O caso da vacina indiana Covaxin, na CPI do Senado que investiga a atuação no Ministério da Saúde contra a pandemia de covid-19, ameaça romper a blindagem constitucional de Jair Bolsonaro, que só pode ser investigado por crime cometido durante o exercício do mandato, desde que a Câmara dos Deputados autorize. Os senadores Randolfe Rodrigues (Rede-AP), Jorge Kajuru (Podemos-GO) e Fabiano Contarato (Rede-ES), ontem, apresentaram ao Supremo Tribunal Federal (STF) uma notícia-crime na qual pediram a investigação do presidente da República por suposto crime de prevaricação. A relatora do caso será a ministra Rosa Weber.
Bolsonaro alega que não tem como saber o que passa nos ministérios, mas foi acusado de ter tomado conhecimento do superfaturamento da Covaxin pelos irmãos Luis Miranda (DEM-DF), deputado federal, e Luis Ricardo Miranda, técnico do Ministério da Saúde que se recusou a comprar a vacina, durante depoimento de ambos na CPI da Covid, na sexta-feira passada. Agora, caberá ao Supremo decidir se pede à Procuradoria-Geral da República (PGR) para abrir uma investigação formal sobre o caso. No Código Penal, prevaricar é “retardar ou deixar de praticar, indevidamente, ato de ofício, ou praticá-lo contra disposição expressa de lei, para satisfazer interesse ou sentimento pessoal”.
Bolsonaro não somente foi informado da compra irregular da vacina, que não chegou a ser efetivada devido à denúncia, como teria dito aos irmãos que o responsável pelo lobby a favor da vacina seria o líder do governo na Câmara, deputado Ricardo Barros (Progressistas-PR), ex-ministro da Saúde no governo Temer. Entretanto, o presidente não tomou nenhuma providência, mesmo diante de indícios de irregularidades, entre os quais um pagamento antecipado de US$ 45 milhões a uma empresa que não constava no contrato, que somente não foi efetivado devido à denúncia.
No Palácio do Planalto, a tensão é grande: a denúncia é considerada “fogo amigo”. Sabe-se que os irmãos foram estimulados pelo presidente da Câmara, Arthur Lira (Progressistas-AL), a denunciar o caso por ter interesse em destituir do cargo o líder do governo. Nos bastidores do Congresso, circula a versão de que a cabeça de Barros teria sido solicitada a Bolsonaro por Lira e pela secretária de Governo, deputada Flávia Arruda (Progressistas-DF), ministra encarregada da articulação política com o Congresso, com a qual Barros não se entende desde quando ela era presidente da Comissão Mista de Orçamento. Luis Miranda é aliado de primeira hora de Lira.
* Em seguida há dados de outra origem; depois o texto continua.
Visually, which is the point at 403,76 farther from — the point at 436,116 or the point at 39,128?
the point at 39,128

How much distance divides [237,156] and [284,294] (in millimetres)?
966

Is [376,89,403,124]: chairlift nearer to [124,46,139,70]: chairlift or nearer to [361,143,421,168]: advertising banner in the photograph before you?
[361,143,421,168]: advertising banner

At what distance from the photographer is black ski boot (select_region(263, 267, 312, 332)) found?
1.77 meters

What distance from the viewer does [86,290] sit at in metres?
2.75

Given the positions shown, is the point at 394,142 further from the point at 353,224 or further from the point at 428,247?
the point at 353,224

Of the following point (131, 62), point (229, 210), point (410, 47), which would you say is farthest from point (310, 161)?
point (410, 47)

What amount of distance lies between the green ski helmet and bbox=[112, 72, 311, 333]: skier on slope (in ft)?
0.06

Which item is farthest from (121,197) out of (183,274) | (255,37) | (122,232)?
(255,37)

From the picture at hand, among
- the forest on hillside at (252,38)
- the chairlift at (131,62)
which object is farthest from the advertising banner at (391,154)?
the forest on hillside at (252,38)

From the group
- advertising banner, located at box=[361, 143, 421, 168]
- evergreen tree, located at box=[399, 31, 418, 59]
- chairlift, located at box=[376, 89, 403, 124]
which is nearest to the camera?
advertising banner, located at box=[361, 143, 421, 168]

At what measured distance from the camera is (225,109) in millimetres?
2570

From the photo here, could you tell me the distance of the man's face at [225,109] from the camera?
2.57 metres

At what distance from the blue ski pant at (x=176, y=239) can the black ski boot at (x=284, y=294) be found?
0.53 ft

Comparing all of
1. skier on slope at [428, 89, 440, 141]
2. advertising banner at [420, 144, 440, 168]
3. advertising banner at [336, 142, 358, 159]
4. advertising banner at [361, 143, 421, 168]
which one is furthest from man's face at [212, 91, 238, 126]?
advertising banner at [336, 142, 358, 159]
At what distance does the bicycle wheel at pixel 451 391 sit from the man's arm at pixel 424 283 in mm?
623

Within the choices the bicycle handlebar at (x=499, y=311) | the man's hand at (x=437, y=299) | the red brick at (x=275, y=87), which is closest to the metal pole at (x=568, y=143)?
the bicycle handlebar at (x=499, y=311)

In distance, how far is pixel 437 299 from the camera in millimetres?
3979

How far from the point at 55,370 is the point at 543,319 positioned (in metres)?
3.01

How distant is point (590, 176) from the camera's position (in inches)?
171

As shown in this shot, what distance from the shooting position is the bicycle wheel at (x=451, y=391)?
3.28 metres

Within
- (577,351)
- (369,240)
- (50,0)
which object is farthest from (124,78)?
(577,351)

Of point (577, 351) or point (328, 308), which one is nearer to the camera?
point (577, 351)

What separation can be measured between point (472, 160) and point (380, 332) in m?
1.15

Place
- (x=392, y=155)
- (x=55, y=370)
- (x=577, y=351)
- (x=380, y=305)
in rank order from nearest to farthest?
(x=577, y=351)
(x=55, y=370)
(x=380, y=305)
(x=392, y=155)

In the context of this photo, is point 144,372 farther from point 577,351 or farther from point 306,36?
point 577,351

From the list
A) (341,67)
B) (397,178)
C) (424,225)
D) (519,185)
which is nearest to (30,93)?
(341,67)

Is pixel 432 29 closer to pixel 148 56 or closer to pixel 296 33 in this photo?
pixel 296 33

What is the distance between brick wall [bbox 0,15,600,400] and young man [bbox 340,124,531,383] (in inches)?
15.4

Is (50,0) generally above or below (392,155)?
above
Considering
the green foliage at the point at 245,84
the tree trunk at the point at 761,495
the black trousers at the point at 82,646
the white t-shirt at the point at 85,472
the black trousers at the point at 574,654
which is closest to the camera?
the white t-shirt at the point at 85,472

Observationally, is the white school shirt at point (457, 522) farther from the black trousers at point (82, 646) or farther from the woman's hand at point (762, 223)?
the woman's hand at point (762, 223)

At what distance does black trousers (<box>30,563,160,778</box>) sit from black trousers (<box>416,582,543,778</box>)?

O depoimento bomba dos irmãos Miranda na CPI da Covid também atiçou os articuladores do impeachment de Bolsonaro, que sonham com a adesão do Centrão e dos militares ligados ao vice-presidente Hamilton Mourão. O general de quatro estrelas foi completamente escanteado no governo. As recentes pesquisas eleitorais, que apontam a possibilidade de o ex-presidente Luiz Inácio Lula da Silva vencer as eleições à Presidência no primeiro turno, também agitaram alguns líderes do Centrão, que agora estão em busca de um nome alternativo que possa derrotar o petista. O mais empenhado nessa estratégia é o presidente do PSD, Gilberto Kassab, que sonha com a candidatura do presidente do Senado, Rodrigo Pacheco (DEM-MG).
Conspiração
Para esses setores, o impeachment de Bolsonaro facilitaria a articulação de um candidato conservador, porém, comprometido com a democracia, que passaria a ser opção para todo o eleitorado antipetista. Não faltam motivos para Bolsonaro ser enquadrado em crime de responsabilidade. Uma parte da esquerda também deseja o impeachment, por outros motivos, naturalmente. O PT resiste porque não tem interesse em tumultuar o processo e legitimar os arroubos autoritários de Bolsonaro. Lula está mais interessado em manter o calendário eleitoral, garantir o sistema de votação e a própria posse, caso venha a ser vitorioso.
Na verdade, a movimentação do ex-presidente é cada vez mais cautelosa e realista. Ele procura os velhos aliados, inclusive do Centrão, e defende que o PT dê prioridade às eleições parlamentares nos estados, compondo com os candidatos a governador de oposição mais competitivos.
No caso do PT, o apoio ao impeachment de Bolsonaro é meramente retórico. O partido não tem interesse em entregar o governo para Mourão porque teme que Bolsonaro possa estimular uma convulsão política, agravar a crise econômica e levar o país à beira da guerra civil, o que servira de pretexto para uma tentativa de adiamento das eleições.